WORK TASK A
In the background note on the film, what was Peter Nightingale's job?
WORK TASK B
From the background note on the film, reproduce word for word the part starting with "I think there" and going on through "by the police.".

EXCERPTED TEXT
• • • • •
THE CASE OF THE TORTURED TEENAGER

 

Background to the film

We had a very difficult time shooting this programme because of animosity in the neighbourhood where the murder took place.

I think there were three reasons for this.

First, if Margaret Livesey had not done the murder, then someone else had. Would that person kill again?

Second, if she was innocent, suspicion might fall on someone else in the neighbourhood.

The third element was the constant threats against potential interviewees by the police.

One example - a key witness in this film, Peter Nightingale, was a lorry driver. He pulled out of being interviewed initially because a policeman told him he would lose his driving licence and therefore his job. As you will see, he finally did what he thought was the right thing. There were no recriminations.

Moreover, the people of the small crescent in Bamber Bridge seemed to think that if they refused to talk to us, we would go away and drop the whole project. To combat this, I hired a “cherry-picker” and took the top shots which open the film. This was relatively cheap – but not really necessary. However, it gave the operation the “Hollywood touch”. We spent a whole morning on these shots, using walkie talkies all the time, stopping traffic, asking people to stay indoors etc. After such a display, the neighbourhood knew we were there to stay.
• • • • •
PROVIDED INFORMATION
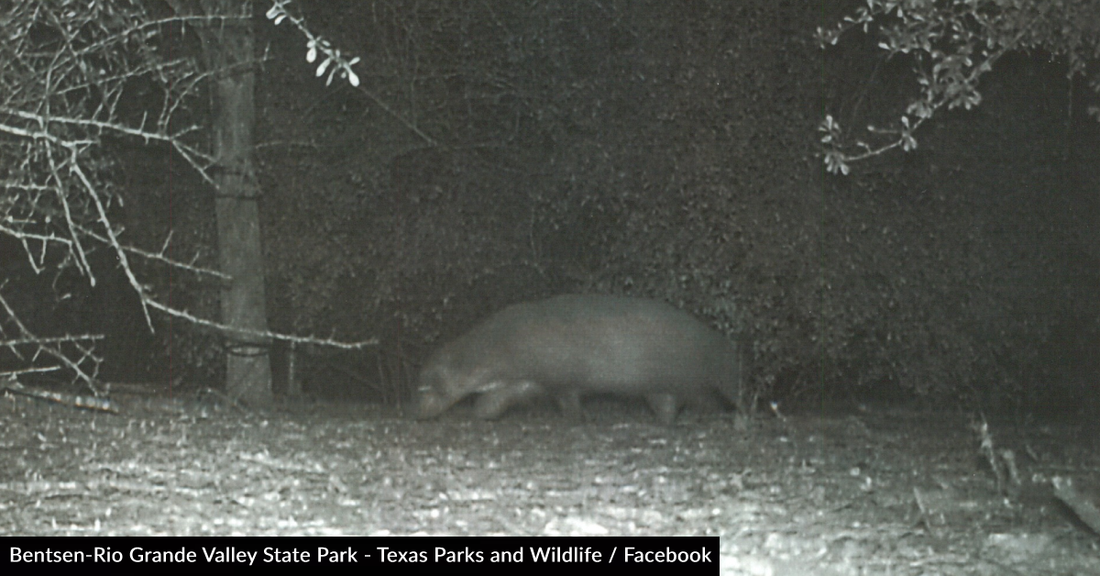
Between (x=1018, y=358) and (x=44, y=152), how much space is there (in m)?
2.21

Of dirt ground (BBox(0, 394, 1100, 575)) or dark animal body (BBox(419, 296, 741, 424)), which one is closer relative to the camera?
• • • • •
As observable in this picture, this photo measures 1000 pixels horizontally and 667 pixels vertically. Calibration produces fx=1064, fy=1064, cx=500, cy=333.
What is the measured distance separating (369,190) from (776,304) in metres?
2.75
• • • • •
WORKED SOLUTION A
He was a lorry driver.

WORKED SOLUTION B
I think there were three reasons for this.

First, if Margaret Livesey had not done the murder, then someone else had. Would that person kill again?

Second, if she was innocent, suspicion might fall on someone else in the neighbourhood.

The third element was the constant threats against potential interviewees by the police.